Manufacturing Industry
Solbourne Computer readies servers via TI Viking
Electronic News, Sept 14, 1992 by Stuart Zipper
LONGMONT, COL.--Solbourne Computer this week will unveil a series of servers, based on Texas Instruments' Viking superscalar implementation of the SPARC architecture as the cornerstone in a new strategy of offering hardware and an operating system for specific applications.
The first two Viking-based Series6 computers are models specifically designed for Oracle financial database applications. Solbourne, a subsidiary of Matsushita, is claiming "100 per cent more effective throughput than general purpose servers" for the systems using what it terms "application optimized architecture."
The server strategy has evolved at Solbourne following the company's withdrawal from the general purpose SPARC-compatible workstation market earlier this year as a result of failure to win a significant market share position. At that time the company had said it was devising a new strategy based on servers. The company had also disclosed it's plans to use the Viking, and has been pre-selling the new Series6 servers prior to this weeks scheduled formal unveiling. As a result backlog at introduction is between four and six months worth of production, according to Travis White, vice president of marketing. Number of systems that represents was not disclosed.
Mr. White said the decision to optimize the hardware to meet the needs of specific applications is an attempt to blend the price/performance advantages of open systems running UNIX software with the strengths inherent in proprietary systems.
"In the bad old proprietary days, vendors would offer you a tuned system," he said. The result he characterized as a high performance solution but at an equally high price. By instead optimizing a UNIX platform, he said, "we're offering Sequent performance at Sun prices."
Basic specifications of the new systems, including the 6/700 deskside departmental server and 6/900 high performance enterprise server, include symmetric multiprocessing, with up to 8 Viking CPUs running at 33 MHz in the larger system and four in the 6/700. MIPs rating is about 100 MIPs per processor. The systems use a 64-bit data and 32-bit address bus running at 128 Mbytes per second, and have triple level caches, including 16 megabytes of level 3 on-board, direct-mapped, write-back cache. Standard system I/O for both models includes SCSI-1, Ethernet and a pair of RS-423A serial ports. SCSI-2, IPI-2, and FDDI are optional.
Pricing, not including the Oracle applications software, is $31,900 for the Series 900 chassis with only system board and operating system software. A Series 700 chassis similarly configured is $9,500. Series 6 CPU boards are $19,900 each, and can also be installed in earlier Solbourne computers.
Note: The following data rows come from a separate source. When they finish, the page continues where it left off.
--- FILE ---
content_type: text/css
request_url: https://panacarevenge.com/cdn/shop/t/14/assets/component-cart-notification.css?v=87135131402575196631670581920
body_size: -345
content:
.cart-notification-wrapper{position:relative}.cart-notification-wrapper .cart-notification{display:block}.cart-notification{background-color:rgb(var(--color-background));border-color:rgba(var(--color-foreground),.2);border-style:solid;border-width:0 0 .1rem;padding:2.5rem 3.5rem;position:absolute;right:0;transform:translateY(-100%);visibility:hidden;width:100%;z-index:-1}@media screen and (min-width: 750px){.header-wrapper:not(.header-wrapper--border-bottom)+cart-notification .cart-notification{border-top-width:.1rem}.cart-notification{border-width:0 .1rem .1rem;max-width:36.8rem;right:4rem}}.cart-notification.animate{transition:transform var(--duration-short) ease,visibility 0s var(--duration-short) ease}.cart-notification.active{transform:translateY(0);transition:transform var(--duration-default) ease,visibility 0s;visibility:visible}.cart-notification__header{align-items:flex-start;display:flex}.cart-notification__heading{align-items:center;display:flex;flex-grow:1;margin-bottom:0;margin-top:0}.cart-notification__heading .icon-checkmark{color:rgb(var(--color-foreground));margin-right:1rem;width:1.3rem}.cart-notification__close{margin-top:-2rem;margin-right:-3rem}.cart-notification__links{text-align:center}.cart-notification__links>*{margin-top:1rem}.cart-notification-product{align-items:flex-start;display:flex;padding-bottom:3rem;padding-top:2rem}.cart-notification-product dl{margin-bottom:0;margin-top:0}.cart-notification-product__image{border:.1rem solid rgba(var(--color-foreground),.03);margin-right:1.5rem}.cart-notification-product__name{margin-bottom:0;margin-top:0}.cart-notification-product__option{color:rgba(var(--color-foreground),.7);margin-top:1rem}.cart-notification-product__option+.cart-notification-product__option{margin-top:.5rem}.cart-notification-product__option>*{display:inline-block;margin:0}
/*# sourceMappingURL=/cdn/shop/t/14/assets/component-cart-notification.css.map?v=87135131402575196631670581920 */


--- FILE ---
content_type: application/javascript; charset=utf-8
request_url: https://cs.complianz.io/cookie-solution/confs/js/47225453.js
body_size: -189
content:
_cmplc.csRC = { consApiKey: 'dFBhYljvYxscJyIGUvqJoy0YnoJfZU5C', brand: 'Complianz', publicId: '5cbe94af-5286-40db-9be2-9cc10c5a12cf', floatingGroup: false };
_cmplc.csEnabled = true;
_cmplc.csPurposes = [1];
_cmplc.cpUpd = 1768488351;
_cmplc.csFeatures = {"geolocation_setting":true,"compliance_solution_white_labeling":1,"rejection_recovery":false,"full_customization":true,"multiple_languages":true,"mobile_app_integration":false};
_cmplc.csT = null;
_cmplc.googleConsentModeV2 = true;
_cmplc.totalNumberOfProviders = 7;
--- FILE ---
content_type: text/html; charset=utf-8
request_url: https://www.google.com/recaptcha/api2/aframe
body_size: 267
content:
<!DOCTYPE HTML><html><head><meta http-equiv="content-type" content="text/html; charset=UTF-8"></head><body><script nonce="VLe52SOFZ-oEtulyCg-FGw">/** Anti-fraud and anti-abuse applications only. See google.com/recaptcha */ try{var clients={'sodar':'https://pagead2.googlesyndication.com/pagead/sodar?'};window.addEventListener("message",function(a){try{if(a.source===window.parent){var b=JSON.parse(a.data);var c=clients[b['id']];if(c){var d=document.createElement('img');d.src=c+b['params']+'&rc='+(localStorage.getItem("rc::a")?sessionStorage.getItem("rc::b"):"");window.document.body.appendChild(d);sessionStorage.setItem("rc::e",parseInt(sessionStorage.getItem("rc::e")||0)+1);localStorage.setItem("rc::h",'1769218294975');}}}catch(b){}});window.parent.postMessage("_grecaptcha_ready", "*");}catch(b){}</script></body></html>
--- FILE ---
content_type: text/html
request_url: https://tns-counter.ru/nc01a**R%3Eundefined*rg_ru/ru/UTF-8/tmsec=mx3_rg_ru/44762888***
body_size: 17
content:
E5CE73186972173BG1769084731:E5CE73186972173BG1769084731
In contrast, the company's older Series 5E CPU boards currently cost $8,900. The new processor boards were said to have 2 to 2.7 times the performance of the 5E boards. Sample pricing given for full configurations was $76,600 for a 6/702 with two CPU boards, 128 MB of main memory, chassis, and both 1.3 GB SCSI and CD-ROM drives. A similarly configured two-CPU model 6/902 was priced at $116,600 with a VME/IPI controller and 2.7 GB IPI disk instead of the smaller drive. Maximum configurations for an eight-processor system include 2,304 Mbytes of main memory and 528 gigabytes of disk storage.
Mr. White outlined the specific tailoring of the System 6 hardware and operating software for use with Oracle, including the design of multi-level caches to match the memory reference patterns of the software. Other points of optimization include improvement to context switching code for use in Oracle-type environments with A large number of on-line users. The system disk driver was optimized to operate with Oracles "raw" I/O and socket-related system calls were paralelized to improve SQL-Net communication. Also, locking primitives were enhanced to minimize contention for locks within Oracle, the SCSI device driver was parallelized and some system calls were multi-threaded based on Oracle I/O requirements.
The Oracle market was chosen as the first in what is to be a series of optimized system offerings, Mr. White said, because of the current 58 per cent annual growth rate in the Oracle market.
"We want to grow along with that market," Mr. White said.
He also noted that customer "are also telling use those kinds of machines are good for EDA applications" using large databases. Part of the already-booked backlog, he said, is for engineering rather than financial database applications.